Propositions nouvelles, formats agiles

Et dans les récurrentes, déjà des recettes qui émergent en haut des rankings, comme le Bowl Libanais, ou le Burger de poulet mariné aux épices et duo de fromages fondants, pour des clients qui pensent à Lapapa surtout le midi sur ces premiers mois de lancement, 75% du chiffre d’affaires de l’enseigne. « Nous commençons néanmoins à voir émerger de belles commandes le soir, 28-30 euros de ticket en moyenne, passées par des couples, des familles, auprès de qui nous allons tester dès octobre des formats de plats familiaux en livraison. Il reste des places à prendre sur le marché du frigo vide du soir. » Et Lapapa, 1,8 million d'euros d'objectif de chiffre d'affaires pour 2023, entend s’y inviter par un développement sur ses formats agiles, du quasi-corner sous les 20m², à la boutique (30-80m²), en passant par le dark shop, accompagnés sur la conception des points de vente par l'agence FoodDesign. Sans tourner le dos à Paris, ses fondateurs misent d’abord sur la petite couronne, et son offre moins dense sur leur positionnement, en centre-ville, mais aussi centres commerciaux, gares et aéroports. Et réfléchissent à une déclinaison du concept en service à table, sur un emplacement plus important, qui pourrait ouvrir d'ici fin 2023.

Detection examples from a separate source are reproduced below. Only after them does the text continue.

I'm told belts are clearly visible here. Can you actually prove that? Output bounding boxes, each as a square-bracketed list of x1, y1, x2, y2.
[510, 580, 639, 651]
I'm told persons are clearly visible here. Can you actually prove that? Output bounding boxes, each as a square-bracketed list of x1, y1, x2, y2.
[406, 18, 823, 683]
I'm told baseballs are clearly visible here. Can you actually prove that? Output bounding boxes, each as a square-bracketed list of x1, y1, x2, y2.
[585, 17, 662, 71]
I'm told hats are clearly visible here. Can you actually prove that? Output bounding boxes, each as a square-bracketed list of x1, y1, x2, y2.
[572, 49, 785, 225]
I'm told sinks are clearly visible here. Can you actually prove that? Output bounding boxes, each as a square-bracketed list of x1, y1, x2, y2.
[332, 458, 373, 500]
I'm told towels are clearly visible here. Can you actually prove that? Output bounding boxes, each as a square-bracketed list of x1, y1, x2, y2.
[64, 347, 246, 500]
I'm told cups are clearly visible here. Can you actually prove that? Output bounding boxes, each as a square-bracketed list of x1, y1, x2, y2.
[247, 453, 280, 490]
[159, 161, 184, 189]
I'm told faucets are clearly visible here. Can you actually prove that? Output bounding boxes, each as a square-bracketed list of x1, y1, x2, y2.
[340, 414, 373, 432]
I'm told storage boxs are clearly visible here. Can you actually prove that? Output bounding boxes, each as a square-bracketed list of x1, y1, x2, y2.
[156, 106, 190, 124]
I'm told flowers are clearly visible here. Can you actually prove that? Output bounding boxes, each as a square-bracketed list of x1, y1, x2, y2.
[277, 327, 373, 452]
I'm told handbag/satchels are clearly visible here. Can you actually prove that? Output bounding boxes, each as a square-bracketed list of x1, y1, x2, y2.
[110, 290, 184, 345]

D’ici là, la feuille de route, musclée par deux levées de fonds (montants non communiqués), prévoit 4 ouvertures par an « sur des emplacements plus précis », cherchant les zones mixtes et les flux piétons, pour atteindre fin 2024 une quinzaine de points de vente en propre. L'enseigne, qui a commencé à commercialiser ses repas en BtoB, devrait aussi accélérer de ce côté-ci, visant une trentaine d'entreprise supplémentaires par an sur son offre. Avant de lancer ses premiers projets en franchise, certains de ses investisseurs ayant d’ores et déjà réservé des villes en région.